The property has an asking price of $20 million and includes a 50,000-square-foot facility, with 63 horse stalls, and a training and equine rehabilitation center. The sale price includes four adjoining homes, and additional property in Afton, N.Y., containing a five-bedroom, 3,500-square-foot farmhouse and 15,000-square-foot barn. The equestrian center also has access to 775 acres of trails in Hempstead Lake State Park, and operates year-round in a separate insulated 30,000-square-foot arena with 40-foot ceilings and an 11,000-square-foot mezzanine viewing area.
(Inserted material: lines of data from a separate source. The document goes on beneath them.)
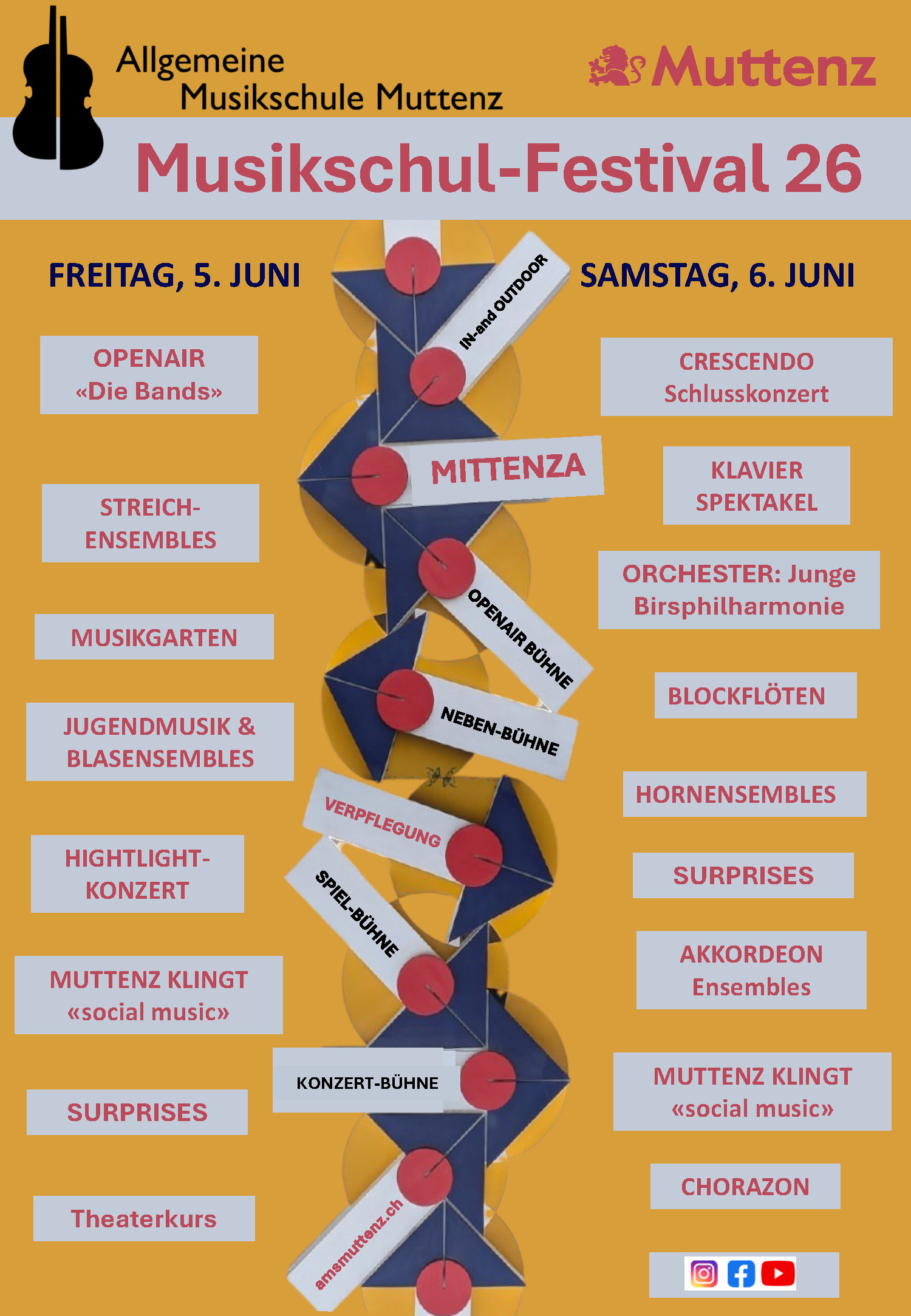 Allgemeine
Musikschule Muttenz

Muttenz

Musikschul-Festival 26

FREITAG, 5. JUNI

OPENAIR
«Die Bands»

STREICH-
ENSEMBLES

MUSIKGARTEN

JUGENDMUSIK &
BLASENSEMBLES

HIGHTLIGHT-
KONZERT

MUTTENZ KLINGT
«social music»

SURPRISES

Theaterkurs

IN-and OUTDOOR

MITTENZA

OPENAIR BÜHNE

NEBEN-BÜHNE

VERPFLEGUNG

SPIEL-BÜHNE

KONZERT-BÜHNE

amsmuttenz.ch

SAMSTAG, 6. JUNI

CRESCENDO
Schlusskonzert

KLAVIER
SPEKTAKEL

ORCHESTER: Junge
Birsphilharmonie

BLOCKFLÖTEN

HORNENSEMBLES

SURPRISES

AKKORDEON
Ensembles

MUTTENZ KLINGT
«social music»

CHORAZON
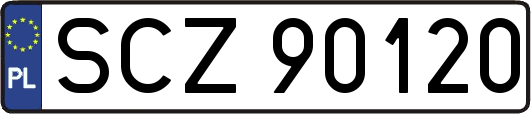 PL
SCZ 90120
The facility has a clubroom, a storage area and a classroom for equine studies.

Jacobson added that the facility is for sale or lease to anyone who can — and will — preserve it as an equestrian center for public and private use.

As the only such facility on the South Shore, the NYEC offers riding lessons, trail rides, horses for lease and sale, horse boarding, rehabilitation and transportation services, and more.

Jacobson bought the center, then called the Lakewood Stables, in 2006. It was a seasonal business because its arena was not enclosed, and its main barn, pony barn and clubhouse were deteriorating.

Roughly three years later, the property was headed toward a foreclosure auction, but Jacobson got his loan reinstated by providing documents showing that he was due a refund from Nassau County for a recently settled 2003-04 tax certiorari case.

Jacobson began a $1 million renovation of the property in 2011, turning it into a state-of-the-art equestrian center. “After 100 years and no improvements, this was way too long in the making,” he told the Herald in April 2011, as a crane was demolishing the main barn. The renovated property reopened to the public at a “soft” opening in 2012. Its official grand opening celebration took place April 20, 2013.

According to the blog “West Hempstead Now and Then,” the first stables at the NYEC location — called the Paramount Riding Academy — opened in 1926 in conjunction with the creation of Hempstead Lake State Park.

In the 1930s, ownership of the Paramount Riding Academy was turned over to Charles Heinsohn, who renamed it Lakeside Riding Academy, a name that survived until 2006, when owners Suzanne Benedict and Brian McTigue sold it to Jacobson and Benjamin Haghani, and it was renamed the Lakewood Stables. Jacobson changed the name to the New York Equestrian Center after the 2013 renovation.